In a statement submitted to the Salary Structure Committee, the workers said that they would continue to strike until the promised new salary structure is fully implemented.

Ministries' staff on strike

Employees of the Ministry of Agriculture and Forestry also resumed their comprehensive strike on Sunday after the government failed to respond to their demands.

The list of demands includes allocating 40 per cent of revenues directly to the Ministry of Agriculture, the payment of due allowances, and other demands related to promotions, transport, health insurance, and training.

Workers in the Ministry of Trade and Supply in Khartoum also went on strike on Sunday to demand improvement in their work environment and salaries. Ministry employees said that the strike caused the suspension of all office transactions.

Salary structure

An employees’ committee in South Kordofan reported that the state government should have received sufficient support from the central government in Khartoum to cover the new salary structure for 2022.

The committee’s delegation returned from Khartoum on Sunday and told the civil servants, who have been on a comprehensive strike to demand their financial dues, that the federal government sent the state government the Eid El Adha bonus, which equals two months' salary.

Government staff reported to Radio Dabanga that a large number of workers had marched to the government secretariat in the state capital Kadugli to denounce the fact that they have not received their financial dues.

Strikes have become increasingly common in recent months, especially around the 2022 salary structure.

New 2022 salaries were meant to provide increased wages amidst Sudan’s rising inflation.

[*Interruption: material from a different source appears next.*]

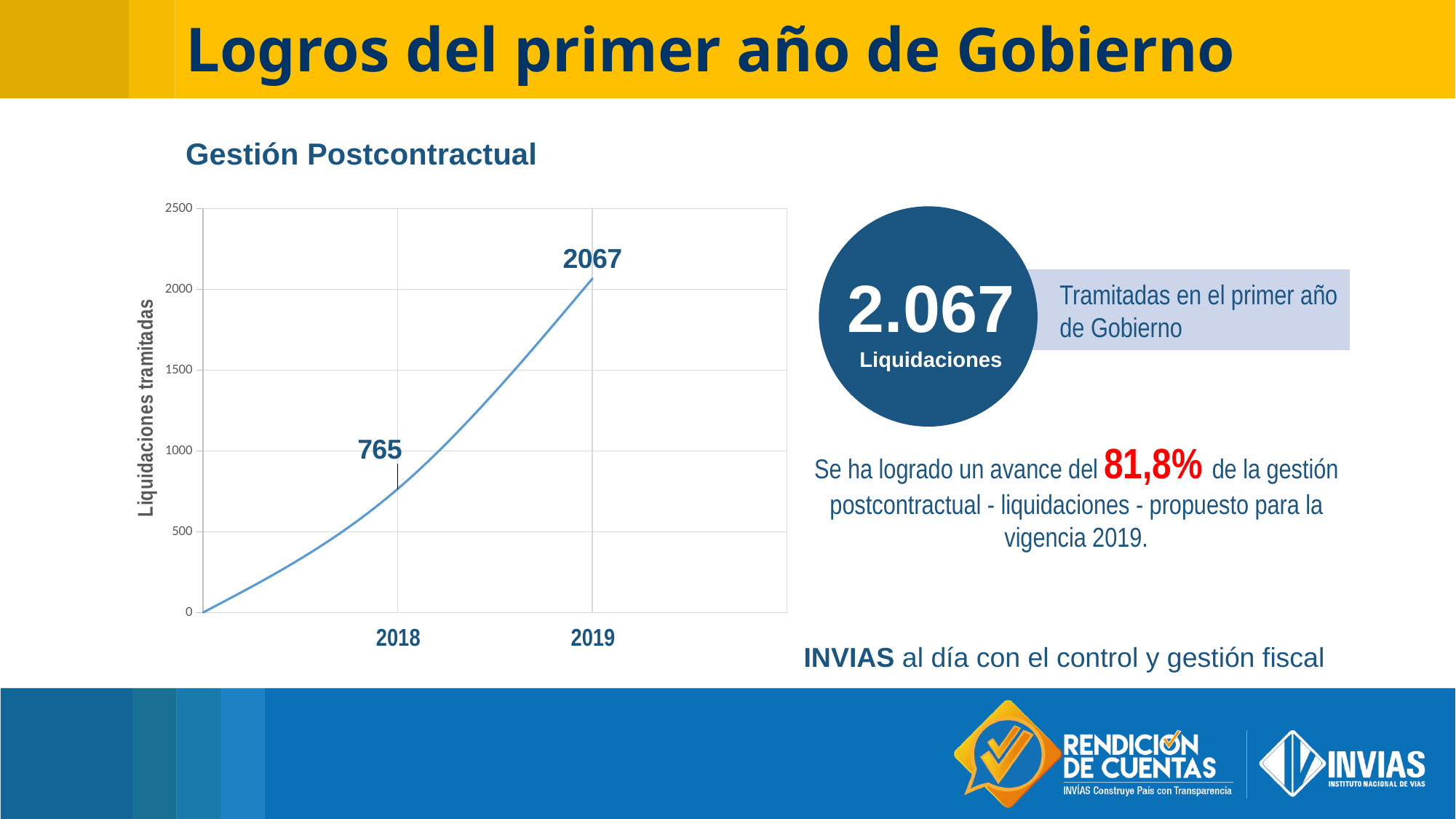
Is the value for 2018 greater or less than 1000? less What is the difference between the 2019 value and the 2018 value? 1302 How many years are labeled on the horizontal axis? 2 Which labeled year has the lowest value on the chart? 2018 What is the label of the vertical axis? Liquidaciones tramitadas What is the value of liquidaciones tramitadas for 2018? 765 Is the value for 2019 greater or less than 2000? greater Which year has the higher value, 2018 or 2019? 2019 What type of chart is shown on the slide? line chart What is the value of liquidaciones tramitadas for 2019? 2067 Does the line rise or fall from 2018 to 2019? rises What is the maximum value shown on the vertical axis? 2500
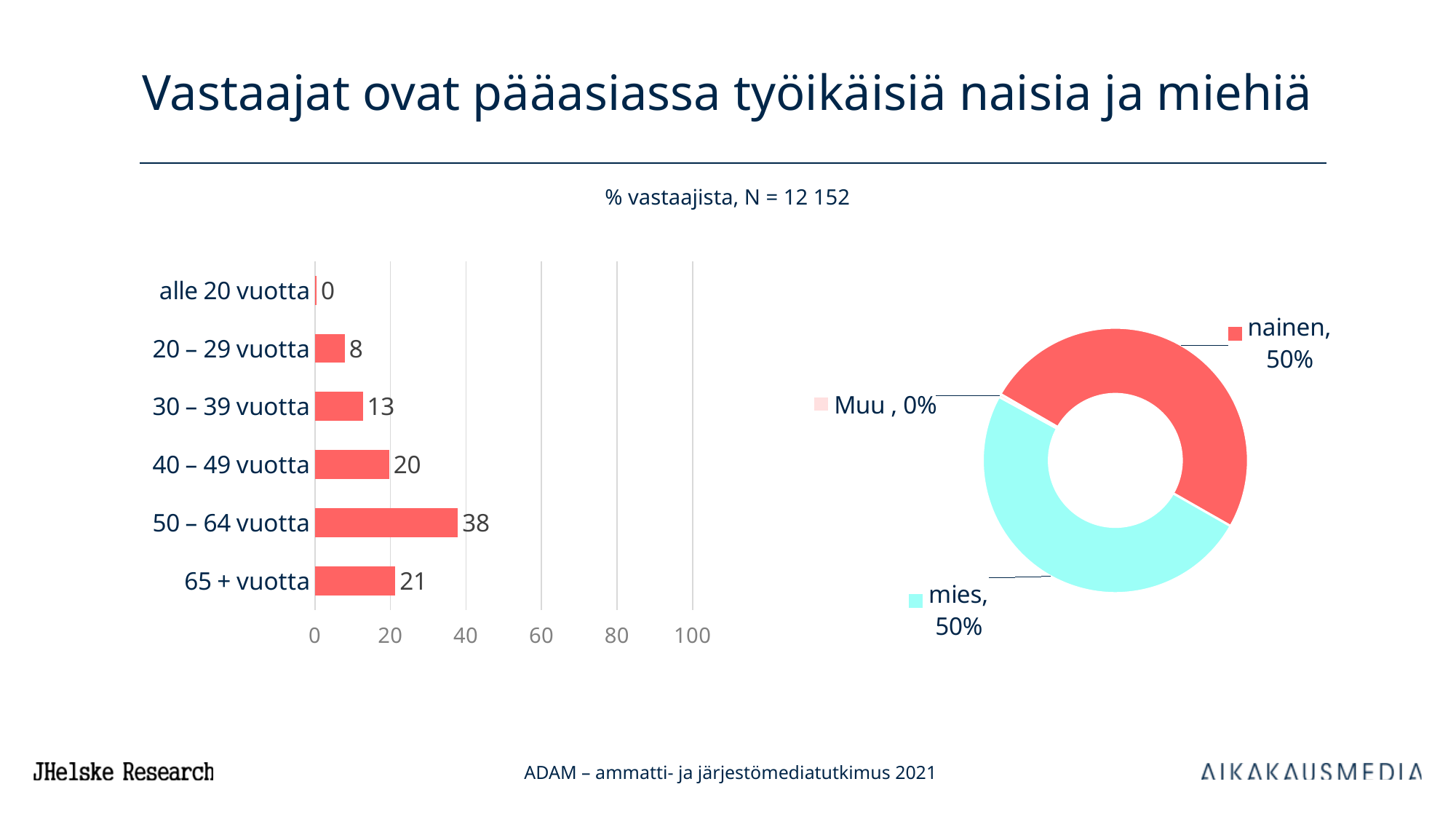
What is the subtitle text shown above the charts? % vastaajista, N = 12 152 In the bar chart on the left, what is the value for 20 – 29 vuotta? 8 In the bar chart on the left, which age group has the lowest value? alle 20 vuotta What kind of chart is the chart on the left? bar chart In the bar chart on the left, which age group has the highest value? 50 – 64 vuotta In the bar chart on the left, what is the value for 65 + vuotta? 21 In the bar chart on the left, what is the value for 50 – 64 vuotta? 38 In the doughnut chart on the right, what share is labelled for mies? 50% In the bar chart on the left, which is larger: the value for 65 + vuotta or the value for 30 – 39 vuotta? 65 + vuotta In the bar chart on the left, what is the difference between the values for 50 – 64 vuotta and 40 – 49 vuotta? 18 How many age categories are shown in the bar chart on the left? 6 In the doughnut chart on the right, what share is labelled for Muu? 0%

Despite being more than halfway through the year, many workers are still paid their old salaries instead of the increased 2022 wage.

The Health and Medical Staff Coordination team in El Gedaref also threatened a comprehensive strike in the entire state to demand financial dues.

One of the coordination leaders told Radio Dabanga that they are demanding the payment of unpaid dues for one month in 2020, the allowances for four months of 2021, and the Eid El Fitr and Eid El Adha grants according to the 2022 salary structure.

The Coordination demanded that the promised differences in the salary structure and the differences in promotions be paid.

North Darfur

The sit-in in El Sereif Beni Hussein in North Darfur has entered its third week, as the residents of the state reject the state governor’s recent decision to appoint a tribal leader. The protesters demand the dismissal of the executive director and a number of other officials of the locality.

They confirmed the continuation of their sit-in to Radio Dabanga and said that they want to transfer their sit-in to the secretariat of the state government in El Fasher until all their demands are fulfilled.

The people protest the appointment of a new superintendent from the Bani Hussein tribe and accused the North Darfur authorities of violating an earlier agreement concerning the appointment of native administration leaders, in particular concerning nazirs*

The agreement stipulates that each tribe should hold a conference to choose its nazir, and that they should not be appointed by state authorities.